Martine Stonehouse: Je me suis dis que ce que j’avais traversé dans ma vie ainsi que l’affaire des droits de l’homme que j’ai lancée et gagnée pour que l’opération d’affirmation de genre soit réintégrée en Ontario, étaient des sujets importants et actuels dont il fallait parler. Notre relation (John et moi), dans le film, a aidé à garder un équilibre pour l’histoire que nous (les personnes trans) essayons de véhiculer, qui montre que les personnes trans sont des gens comme tout le monde essayant de réussir dans ce monde.

MatTv: Comment avez-vous travaillé avec Alon Kol pour rester fidèle à votre histoire tout en respectant votre vie privée? A-t’il supprimé des scènes basées sur ce que vous aviez déjà vu du documentaire?

Martine Stonehouse: Dans l’ensemble, Alon a présenté une histoire vraie. Par contre, il y a eu des moments où je me suis sentie envahie dans mon intimité. Certaines scènes où l’on mangeait étaient trop intrusives selon moi, et j’étais particulièrement mal à l’aise lorsqu’ils filmaient et que je ne m’y attendais pas. Lorsque lui (Alon) et Chris ont filmé ma poitrine est un autre exemple; j’ai demandé à ce que ce ne soit pas utilisé dans le film mais nous avons dû vivement argumenter pour que ma poitrine soit floutée.

MatTv: Que pensez-vous de la représentation des communautés LGBT et des personnes atteintes du syndrome d’Asperger au cinéma? Qu’est-ce qui est différent avec la vision d’Alon Kol?
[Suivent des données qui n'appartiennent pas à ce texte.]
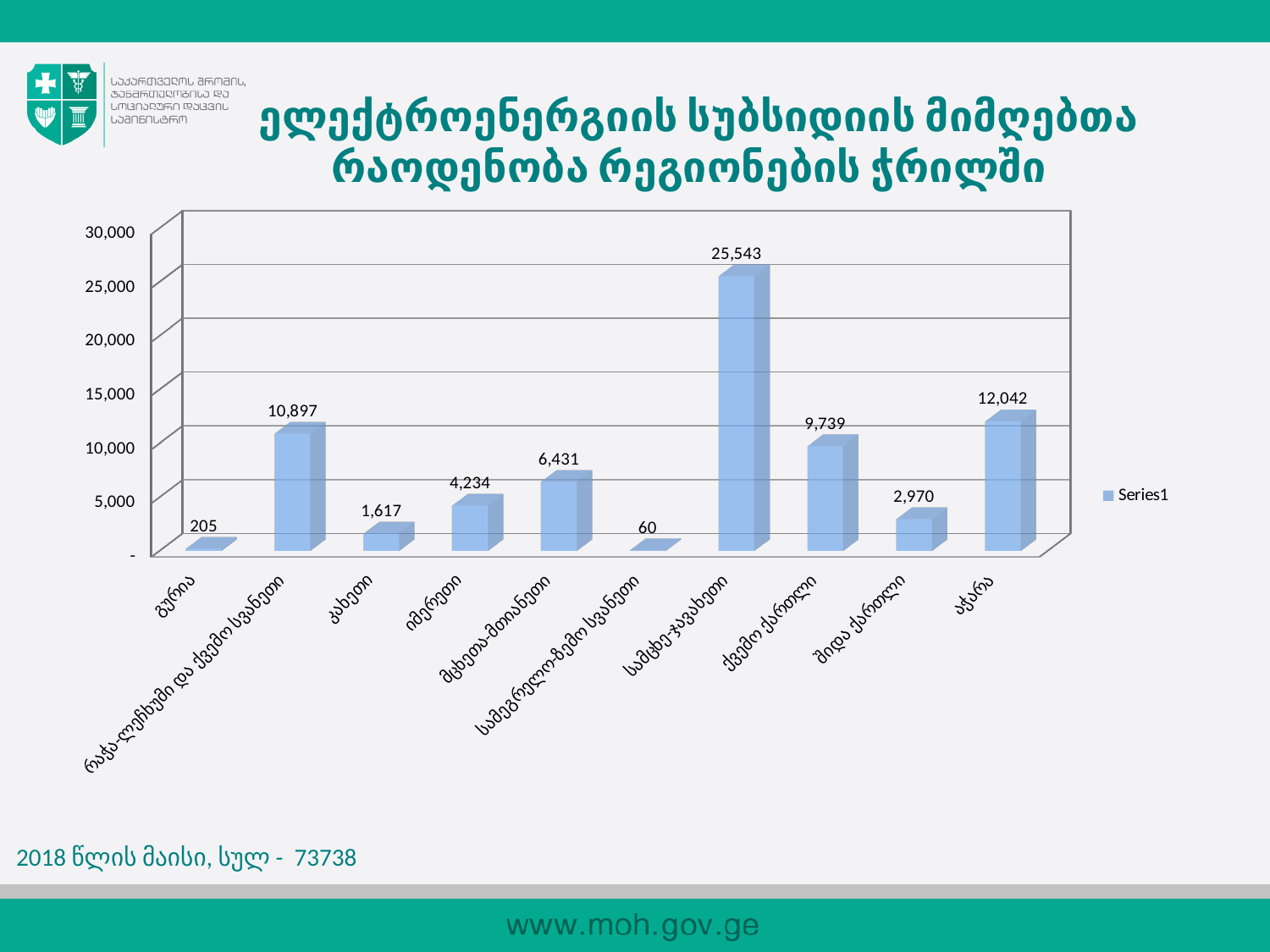
What is the difference between the values for აჭარა and ქვემო ქართლი? 2,303 Which region has the highest value? სამცხე-ჯავახეთი Is the value for რაჭა-ლეჩხუმი და ქვემო სვანეთი greater or less than 10,000? greater What is the legend entry shown on the chart? Series1 How many series does the legend list? 1 What is the value for სამცხე-ჯავახეთი? 25,543 Which region has the lowest value? სამეგრელო-ზემო სვანეთი Which is larger, the value for იმერეთი or the value for მცხეთა-მთიანეთი? მცხეთა-მთიანეთი What kind of chart is shown on the slide? bar chart What is the value for აჭარა? 12,042 How many regions are shown on the chart? 10 What is the value for გურია? 205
Martine Stonehouse: Notre film est le premier à combiner le syndrome d’Asperger et les questions liées aux personnes transgenres. Il y a eu beaucoup de bons films à propos de chacun de ces sujets, mais la différence avec ce film, c’est sa capacité à donner une touche personnelle qui montre l’aspect humain de ce que l’on affronte au quotidien à travers l’histoire de notre relation et de ce à quoi on fait face au jour le jour. Alon Kol donne une vision plus réelle et humaniste qu’un film de fiction, tel que Transamerica (Ducan Tucker, 2005).